What This Tool Does
This case converter transforms any text between common case styles: UPPERCASE, lowercase, Title Case, Sentence case, camelCase, PascalCase, snake_case, kebab-case, and more. Useful for code refactoring, content editing, headlines, file naming, and database fields.
Inputs Explained
- Source Text: Paste any text — single word, sentence, paragraph, or list.
- Target Case: Click the case style you want. The result appears below the input.
How It Works
The converter applies pure JavaScript string transformations. For word-boundary cases (camel, snake, kebab, Pascal), the input is split on whitespace, hyphens, underscores, and case changes; words are then re-joined using the chosen separator and capitalization rule.
Formula / Logic Used
Case Converter
Convert text between any case style with one click. No data leaves your browser.
Step-by-Step Example
Input: hello world from bulk calculator
UPPERCASE: HELLO WORLD FROM BULK CALCULATOR
Title Case: Hello World From Bulk Calculator
camelCase: helloWorldFromBulkCalculator
snake_case: hello_world_from_bulk_calculator
kebab-case: hello-world-from-bulk-calculator
Use Cases
- Code refactoring: Convert variable or function names between camelCase, snake_case, and PascalCase to match a project's style guide.
- Content editing: Fix headings that were typed in all caps or all lowercase by mistake.
- URL slugs: Convert article titles into clean kebab-case URLs for SEO-friendly links.
- Database design: Standardize column names to snake_case across MySQL or PostgreSQL tables.
- Constants in code: Quickly produce CONSTANT_CASE names for config keys and environment variables.
Assumptions and Limitations
- Sentence case detection uses simple punctuation rules — abbreviations like Dr. or U.S.A. may cause an extra capital after the period.
- Conversion preserves non-letter characters as-is. Numbers and symbols are not split into words.
- Title case capitalizes every word; AP/Chicago style rules (skipping short articles) are not applied.
- Languages with case-less scripts (Chinese, Japanese, Arabic, Hindi) will pass through unchanged.
Frequently Asked Questions
What is the difference between camelCase and PascalCase?
camelCase starts with a lowercase letter (e.g., myVariableName) and is common in JavaScript and Java for variables. PascalCase capitalizes every word including the first (e.g., MyClassName) and is common for class names.
When should I use snake_case vs kebab-case?
snake_case (with underscores) is used for variable and database column names in Python, Ruby, and SQL. kebab-case (with hyphens) is used for URLs, CSS class names, and HTML attributes since underscores are not allowed in URLs.
Does the tool handle multi-line input?
Yes. Paragraphs and line breaks are preserved. Sentence case detects sentence boundaries based on . ! and ? punctuation.
Can I convert from camelCase back to a normal sentence?
Yes. Paste your camelCase or snake_case string and click Title Case or Sentence case — the tool will detect word boundaries and re-format with spaces.
Is title case the same as headline case?
They are similar but not identical. Title case capitalizes every word. Headline case (AP, Chicago Manual of Style) skips small words like a, an, the, and, or, but unless they start the title.

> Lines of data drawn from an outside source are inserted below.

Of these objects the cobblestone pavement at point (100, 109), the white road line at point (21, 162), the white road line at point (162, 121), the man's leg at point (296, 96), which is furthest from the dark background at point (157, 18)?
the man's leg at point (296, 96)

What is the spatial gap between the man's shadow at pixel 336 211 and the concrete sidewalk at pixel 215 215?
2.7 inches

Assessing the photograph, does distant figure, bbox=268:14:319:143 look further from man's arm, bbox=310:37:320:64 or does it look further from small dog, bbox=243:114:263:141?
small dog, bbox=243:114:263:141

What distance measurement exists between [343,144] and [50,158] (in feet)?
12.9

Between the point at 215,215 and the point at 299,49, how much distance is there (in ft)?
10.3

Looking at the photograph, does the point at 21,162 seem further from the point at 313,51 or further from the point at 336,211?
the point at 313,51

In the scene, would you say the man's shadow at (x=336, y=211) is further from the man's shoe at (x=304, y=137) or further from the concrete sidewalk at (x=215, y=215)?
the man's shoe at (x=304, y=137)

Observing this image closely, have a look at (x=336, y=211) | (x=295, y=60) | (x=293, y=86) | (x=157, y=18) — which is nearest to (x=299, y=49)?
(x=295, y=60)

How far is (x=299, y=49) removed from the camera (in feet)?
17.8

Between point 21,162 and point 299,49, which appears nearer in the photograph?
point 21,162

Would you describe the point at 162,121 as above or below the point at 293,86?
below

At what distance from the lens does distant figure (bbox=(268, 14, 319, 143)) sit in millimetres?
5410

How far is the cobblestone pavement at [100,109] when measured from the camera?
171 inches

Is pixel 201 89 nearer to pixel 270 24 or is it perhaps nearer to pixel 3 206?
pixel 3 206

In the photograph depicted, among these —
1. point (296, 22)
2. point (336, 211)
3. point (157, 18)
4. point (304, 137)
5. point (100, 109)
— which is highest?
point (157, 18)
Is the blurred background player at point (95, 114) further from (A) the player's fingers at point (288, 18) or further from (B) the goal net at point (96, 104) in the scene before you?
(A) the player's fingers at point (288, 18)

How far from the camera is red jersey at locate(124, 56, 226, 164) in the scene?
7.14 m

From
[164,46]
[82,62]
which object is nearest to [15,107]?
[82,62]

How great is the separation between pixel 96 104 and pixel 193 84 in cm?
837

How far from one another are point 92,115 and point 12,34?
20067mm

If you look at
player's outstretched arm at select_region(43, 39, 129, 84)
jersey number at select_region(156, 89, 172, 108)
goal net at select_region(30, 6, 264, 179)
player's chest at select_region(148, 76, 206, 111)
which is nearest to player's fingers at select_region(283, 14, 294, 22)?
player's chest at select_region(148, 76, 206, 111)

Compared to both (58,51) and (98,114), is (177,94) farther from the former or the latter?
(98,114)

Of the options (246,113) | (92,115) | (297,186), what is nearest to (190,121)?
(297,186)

Will my text be saved or shared?
No. Everything runs in your browser. The tool has no backend, no cookies, and no analytics tied to your input.
Why does CONSTANT_CASE differ from snake_case?
They use the same separator (underscore) but CONSTANT_CASE is fully uppercase. It is the standard for environment variables and immutable constants in most programming languages.
Can I batch-convert thousands of lines?
Yes. Paste any volume of text — the tool handles megabytes of input quickly. Performance depends on your device's CPU.
Sources and References
- MDN — String.prototype methods — Reference for the JavaScript string transformations used.
- Wikipedia — Letter case — Background on case conventions across languages.
- Wikipedia — Naming conventions in programming — camelCase, snake_case, kebab-case in code.
- Chicago Manual of Style — Capitalization — Editorial guidance on title and headline capitalization.